• _TEXT UNDER STUDY_:
....

Colloquium (PDF, 832 Kb)
Date: November 23, 16:20
Placе: online
Title: Software Release anomaly detection in DevOps environment
Speaker: Manuel Mazzara, Innopolis University
Abstract: In this talk, I present current research on the use of Machine Learning to support DevOps automation and continuous releases. Decisions can be machine-assisted, but ultimately human made.
Colloquium
Date: October 26, 16:20
Placе: online
Title: Is the next deep learning disruption in the physical sciences?
Speaker: Max Welling University of Amsterdam
Abstract: A number of fields, most prominently speech, vision and NLP have been disrupted by deep learning technology. A natural question is: "which application areas will follow next?". My prediction is that the physical sciences will experience an unprecedented acceleration by combining the tools of simulation on HPC clusters with the tools of deep learning to improve and accelerate this process. Together, they form a virtuous cycle where simulations create data that feeds into deep learning models which in turn improves the simulations. In a way, this is like building a self-learning computational microscope for the physical sciences. In this talk I will illustrate this using two recent pieces of work from my lab: molecular simulation and PDE solving. In molecular simulation we try to predict molecular properties or digitally synthesize molecules with prescribed properties. We have built a number of equivariant graph neural networks to achieve this. Partial differential equations (PDEs) are the most used mathematical model in natural sciences to describe physical processes. Intriguingly, we find that PDE solvers can be learned from data using graph neural networks as well, which has the added benefit that we can learn a solver that can generalize across PDEs and different boundary conditions. Moreover, it may open the door to ab initio learning of PDEs directly from data.

....

• _RECORDED DATA_:
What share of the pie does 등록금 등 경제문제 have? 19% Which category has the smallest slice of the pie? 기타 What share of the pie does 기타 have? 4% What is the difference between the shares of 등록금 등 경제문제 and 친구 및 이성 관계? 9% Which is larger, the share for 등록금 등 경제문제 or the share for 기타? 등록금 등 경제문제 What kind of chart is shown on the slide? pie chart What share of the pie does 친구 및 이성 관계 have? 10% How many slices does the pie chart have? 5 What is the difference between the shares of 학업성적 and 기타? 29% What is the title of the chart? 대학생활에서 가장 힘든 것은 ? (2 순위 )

....

• _WORK TASK 1_:
According to the colloquium listing, what kind of neural networks did the speaker's lab build for molecular simulation?
• _WORK TASK 2_:
Transcribe everything in the colloquium listing from "Date: November 23, 16:20" down to "the physical sciences?".
• _WORK TASK 3_:
Write the next part of the colloquium listing, picking up right after its final sentence.
The data was drawn from a different source than the colloquium listing.

• _WRITTEN RESPONSE 1_:
Equivariant graph neural networks.

• _WRITTEN RESPONSE 2_:
Date: November 23, 16:20
Placе: online
Title: Software Release anomaly detection in DevOps environment
Speaker: Manuel Mazzara, Innopolis University
Abstract: In this talk, I present current research on the use of Machine Learning to support DevOps automation and continuous releases. Decisions can be machine-assisted, but ultimately human made.
Colloquium
Date: October 26, 16:20
Placе: online
Title: Is the next deep learning disruption in the physical sciences?

• _WRITTEN RESPONSE 3_:
Colloquium (PDF, 736 Kb)
Date: September 28, 18:10
Placе: online
Title: Positional Embedding in Transformer-based Models
Speaker: Tatiana Likhomanenko (Apple)
Abstract: Transformers have been shown to be highly effective on problems involving sequential modeling, such as in machine translation (MT) and natural language processing (NLP). Following its success on these tasks, the Transformer architecture raised immediate interest in other domains: automatic speech recognition (ASR), music generation, object detection, and finally image recognition and video understanding. Two major components of the Transformer are the attention mechanism and the positional encoding. Without the latter, vanilla attention Transformers are invariant with respect to input tokens permutations (making "cat eats fish" and "fish eats cat" identical to the model). In this talk we will discuss different approaches on how to encode positional information, their pros and cons: absolute and relative, fixed and learnable, 1D and multidimensional, additive and multiplicative, continuous and augmented positional embeddings. We will also focus on how well different positional embeddings generalize to unseen positions for both interpolation and extrapolation tasks.